Mi salida de la semana consta en ir al supermercado; ansiado contacto con el mundo exterior.
Antes de entrar, en la vereda, asoma una nueva realidad: metros de distancia entre personas, barbijos y silencio de radio.
Una vez adentro, solo hay miradas entre góndolas y changos.
Ya no se ven bigotes, ni narices, arrugas, ni sonrisas.
Tampoco se ven vestimentas estridentes. Estar encerrados y entrecasa obligó a que los looks también se relajaran.
No hay niños correteando, ni charlas de vecinos, la fruta no se palpa porque sería transgredir.
Los tonos de voz son bajos, los gritos no existen.

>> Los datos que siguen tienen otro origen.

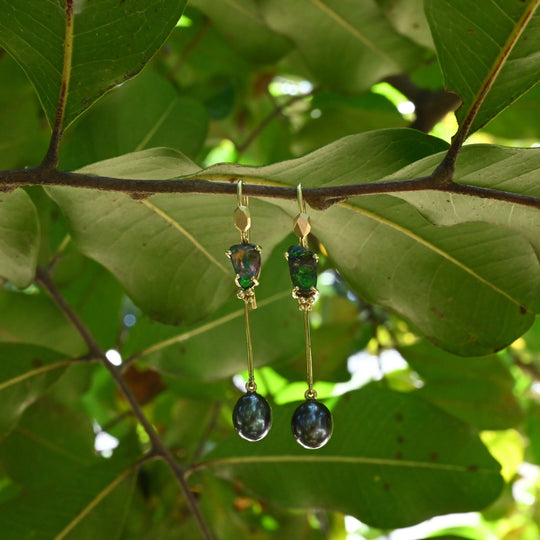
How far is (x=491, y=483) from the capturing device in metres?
1.03

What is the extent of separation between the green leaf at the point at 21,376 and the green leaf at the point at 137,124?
12.2 inches

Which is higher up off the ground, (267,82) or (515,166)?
(267,82)

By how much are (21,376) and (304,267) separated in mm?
540

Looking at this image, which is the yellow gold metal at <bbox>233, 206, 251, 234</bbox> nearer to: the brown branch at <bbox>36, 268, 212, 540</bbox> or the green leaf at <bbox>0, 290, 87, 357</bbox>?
the brown branch at <bbox>36, 268, 212, 540</bbox>

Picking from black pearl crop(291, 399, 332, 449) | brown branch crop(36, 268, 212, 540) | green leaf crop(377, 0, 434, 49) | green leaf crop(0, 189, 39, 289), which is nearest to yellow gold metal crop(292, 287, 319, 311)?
black pearl crop(291, 399, 332, 449)

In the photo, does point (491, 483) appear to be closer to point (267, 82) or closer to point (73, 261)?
point (73, 261)

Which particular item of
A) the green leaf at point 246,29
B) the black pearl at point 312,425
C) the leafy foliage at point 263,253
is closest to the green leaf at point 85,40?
the leafy foliage at point 263,253

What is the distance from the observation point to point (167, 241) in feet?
2.91

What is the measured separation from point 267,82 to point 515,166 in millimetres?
1161

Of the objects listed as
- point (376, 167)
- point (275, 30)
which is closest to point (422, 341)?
point (275, 30)

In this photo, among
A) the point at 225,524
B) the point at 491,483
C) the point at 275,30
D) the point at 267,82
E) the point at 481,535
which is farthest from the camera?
the point at 481,535

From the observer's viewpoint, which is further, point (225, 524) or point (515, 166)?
point (225, 524)

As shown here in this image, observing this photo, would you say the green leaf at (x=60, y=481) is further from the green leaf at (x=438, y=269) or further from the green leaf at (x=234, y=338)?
the green leaf at (x=438, y=269)

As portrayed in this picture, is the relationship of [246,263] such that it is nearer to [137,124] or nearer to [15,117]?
[137,124]
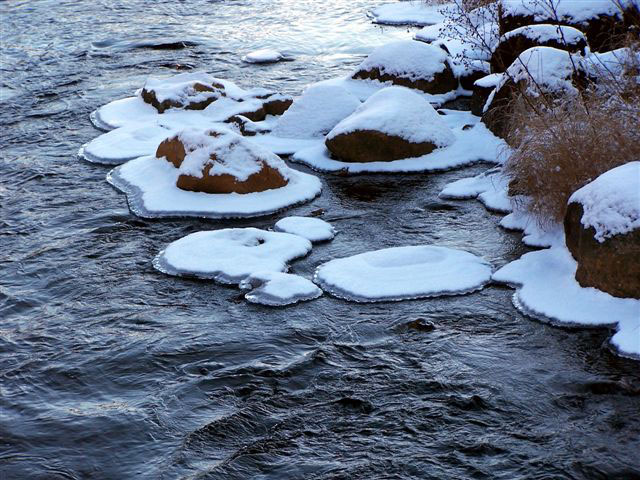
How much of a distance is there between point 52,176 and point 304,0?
10787 mm

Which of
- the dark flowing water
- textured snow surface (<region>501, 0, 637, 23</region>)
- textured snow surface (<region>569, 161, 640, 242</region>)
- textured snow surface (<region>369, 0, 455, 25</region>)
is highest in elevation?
textured snow surface (<region>501, 0, 637, 23</region>)

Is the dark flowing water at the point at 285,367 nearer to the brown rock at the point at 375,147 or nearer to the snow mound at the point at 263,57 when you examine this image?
the brown rock at the point at 375,147

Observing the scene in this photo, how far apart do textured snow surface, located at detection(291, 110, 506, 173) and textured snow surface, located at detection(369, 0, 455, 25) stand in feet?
21.3

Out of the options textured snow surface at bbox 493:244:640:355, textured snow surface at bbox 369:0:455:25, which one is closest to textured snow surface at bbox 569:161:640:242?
textured snow surface at bbox 493:244:640:355

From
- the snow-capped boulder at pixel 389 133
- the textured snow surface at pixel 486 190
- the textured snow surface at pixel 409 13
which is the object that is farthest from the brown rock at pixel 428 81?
the textured snow surface at pixel 409 13

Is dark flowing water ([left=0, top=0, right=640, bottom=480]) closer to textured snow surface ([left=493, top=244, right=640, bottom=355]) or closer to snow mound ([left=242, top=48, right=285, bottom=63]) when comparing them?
textured snow surface ([left=493, top=244, right=640, bottom=355])

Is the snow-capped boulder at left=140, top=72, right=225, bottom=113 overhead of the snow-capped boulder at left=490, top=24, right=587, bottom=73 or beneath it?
beneath

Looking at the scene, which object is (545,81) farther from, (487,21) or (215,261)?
(487,21)

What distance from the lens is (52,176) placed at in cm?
958

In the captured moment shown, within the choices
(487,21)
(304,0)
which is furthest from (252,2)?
(487,21)

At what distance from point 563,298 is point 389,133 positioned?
138 inches

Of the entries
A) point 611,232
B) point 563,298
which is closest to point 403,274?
point 563,298

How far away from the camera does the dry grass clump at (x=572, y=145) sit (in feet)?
23.2

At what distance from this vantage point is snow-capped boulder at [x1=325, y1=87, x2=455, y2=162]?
376 inches
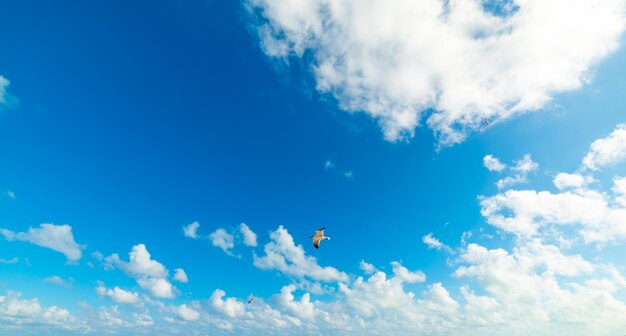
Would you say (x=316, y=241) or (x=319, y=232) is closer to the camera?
(x=316, y=241)

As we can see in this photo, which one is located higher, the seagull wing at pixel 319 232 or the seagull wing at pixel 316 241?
the seagull wing at pixel 319 232

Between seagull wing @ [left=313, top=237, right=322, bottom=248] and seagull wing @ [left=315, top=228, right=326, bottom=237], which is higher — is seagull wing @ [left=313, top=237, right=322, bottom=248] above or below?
below

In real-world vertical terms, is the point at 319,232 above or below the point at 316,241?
above

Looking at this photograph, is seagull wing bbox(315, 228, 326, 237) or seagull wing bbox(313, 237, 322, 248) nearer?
seagull wing bbox(313, 237, 322, 248)

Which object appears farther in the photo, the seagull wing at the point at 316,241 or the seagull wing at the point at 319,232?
the seagull wing at the point at 319,232

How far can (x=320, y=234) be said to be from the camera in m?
108
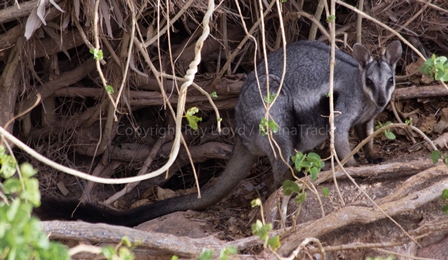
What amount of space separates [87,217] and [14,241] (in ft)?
11.1

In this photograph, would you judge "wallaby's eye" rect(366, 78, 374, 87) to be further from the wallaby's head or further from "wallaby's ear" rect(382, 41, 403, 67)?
"wallaby's ear" rect(382, 41, 403, 67)

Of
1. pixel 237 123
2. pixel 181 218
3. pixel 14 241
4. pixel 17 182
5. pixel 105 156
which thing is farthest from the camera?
pixel 105 156

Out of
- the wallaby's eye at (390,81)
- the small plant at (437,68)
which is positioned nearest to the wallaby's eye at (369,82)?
the wallaby's eye at (390,81)

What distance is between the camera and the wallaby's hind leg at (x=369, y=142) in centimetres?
625

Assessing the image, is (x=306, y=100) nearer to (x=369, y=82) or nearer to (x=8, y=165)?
(x=369, y=82)

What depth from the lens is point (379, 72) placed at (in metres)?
5.93

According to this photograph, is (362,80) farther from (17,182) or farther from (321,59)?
(17,182)

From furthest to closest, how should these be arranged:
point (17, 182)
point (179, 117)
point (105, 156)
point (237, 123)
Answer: point (105, 156) → point (237, 123) → point (179, 117) → point (17, 182)

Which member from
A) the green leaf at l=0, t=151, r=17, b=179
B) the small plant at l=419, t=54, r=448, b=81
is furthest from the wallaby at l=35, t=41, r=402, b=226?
the green leaf at l=0, t=151, r=17, b=179

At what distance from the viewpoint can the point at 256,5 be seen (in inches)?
246

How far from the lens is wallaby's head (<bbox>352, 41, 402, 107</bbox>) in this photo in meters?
5.90

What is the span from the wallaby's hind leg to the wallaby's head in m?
0.48

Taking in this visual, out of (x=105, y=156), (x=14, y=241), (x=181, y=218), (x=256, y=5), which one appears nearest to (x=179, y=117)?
(x=14, y=241)

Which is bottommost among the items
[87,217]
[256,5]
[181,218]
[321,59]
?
[181,218]
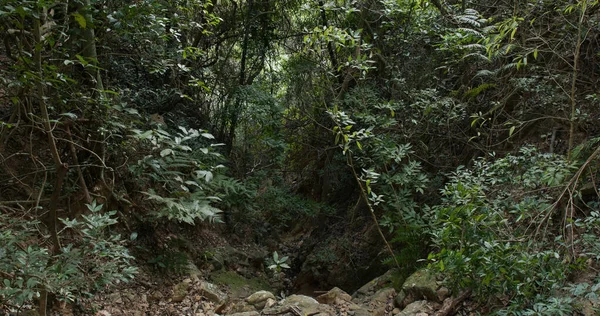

Algo zen vibra en el aire.
Los celulares están guardados, el valor del silencio cobra protagonismo. Los changos no se chocan, la calma es más importante que la prisa.
“Algo está cambiando” pienso, y sonrío con los ojos.
¿Estaremos combatiendo otras pandemias? Juzgar por las apariencias, el culto desproporcionado a la belleza, la carrera sin sentido, el exceso de soberbia. ¿Estaremos descubriendo la importancia de lo interno?
Unos ojos parlantes me despiertan del trance y me hacen saber que ya puedo pasar por la caja 5.
Me despido con un gesto simpático y la idea de que vamos encontrando un mundo más franco.